■ Task brief
Print out the full material below, exact in every line, with no images included.

■ Data below

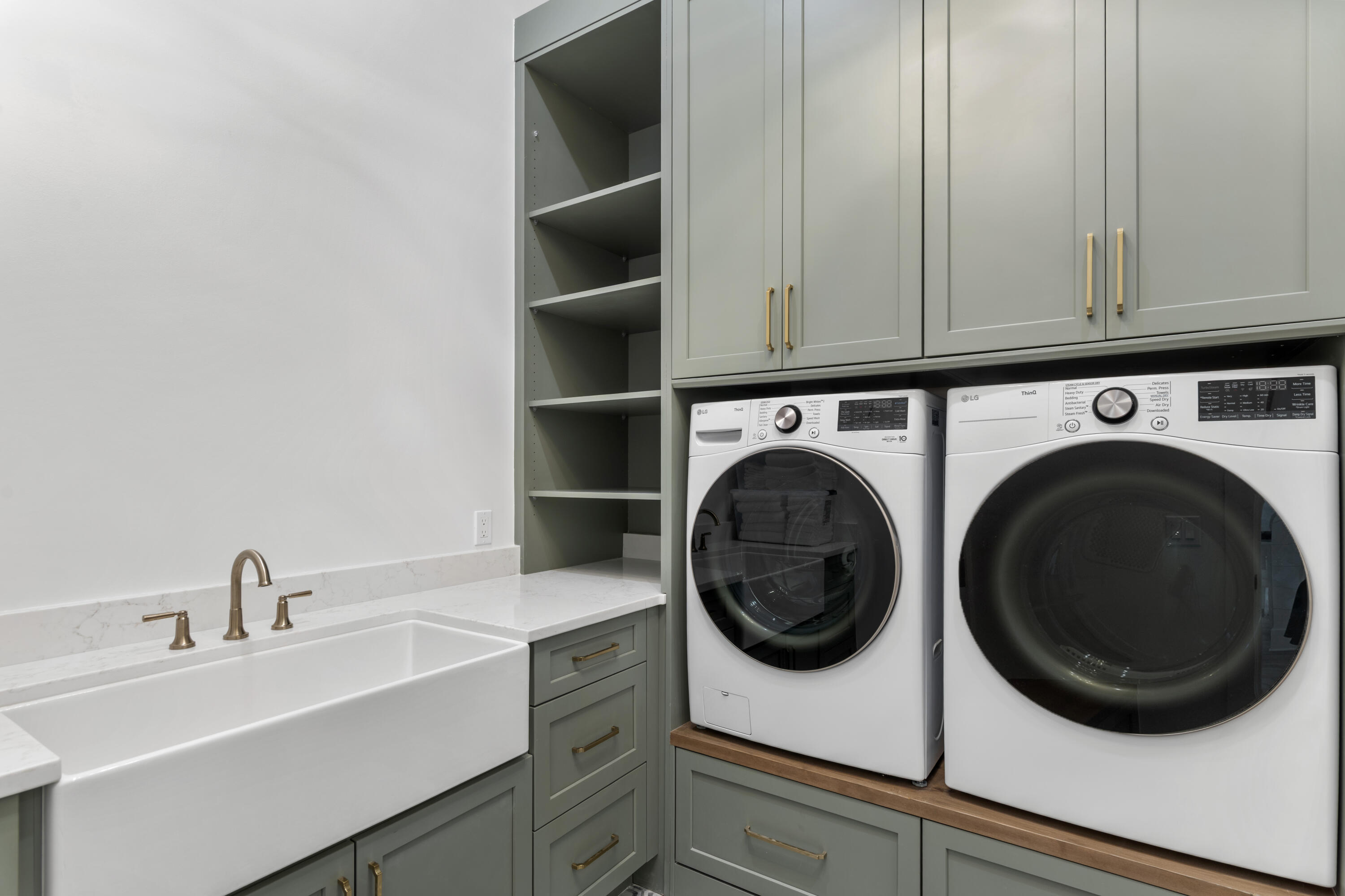 140 South Wall Street Inlet Beach, FL 32461 - Photo 40 of 85 a utility room with sink dryer and washer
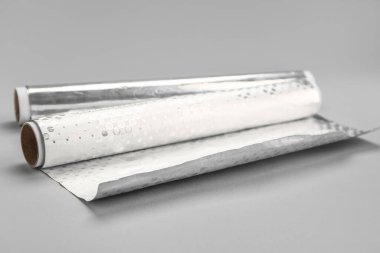 Rolls of aluminium foil on grey background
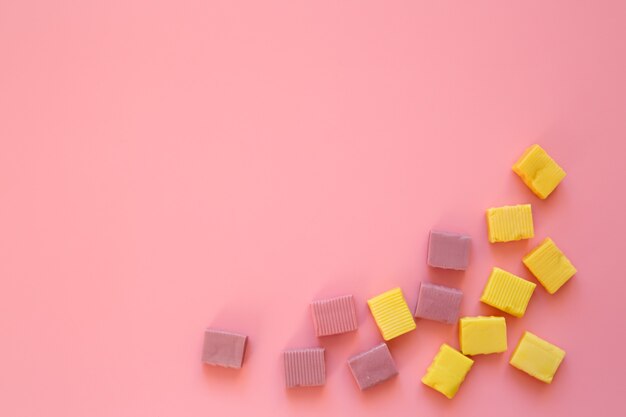 Chewy yellow candies on a pink background.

■ Solution to this exercise
 140 South Wall Street Inlet Beach, FL 32461 - Photo 40 of 85 a utility room with sink dryer and washer
 Rolls of aluminium foil on grey background
 Chewy yellow candies on a pink background.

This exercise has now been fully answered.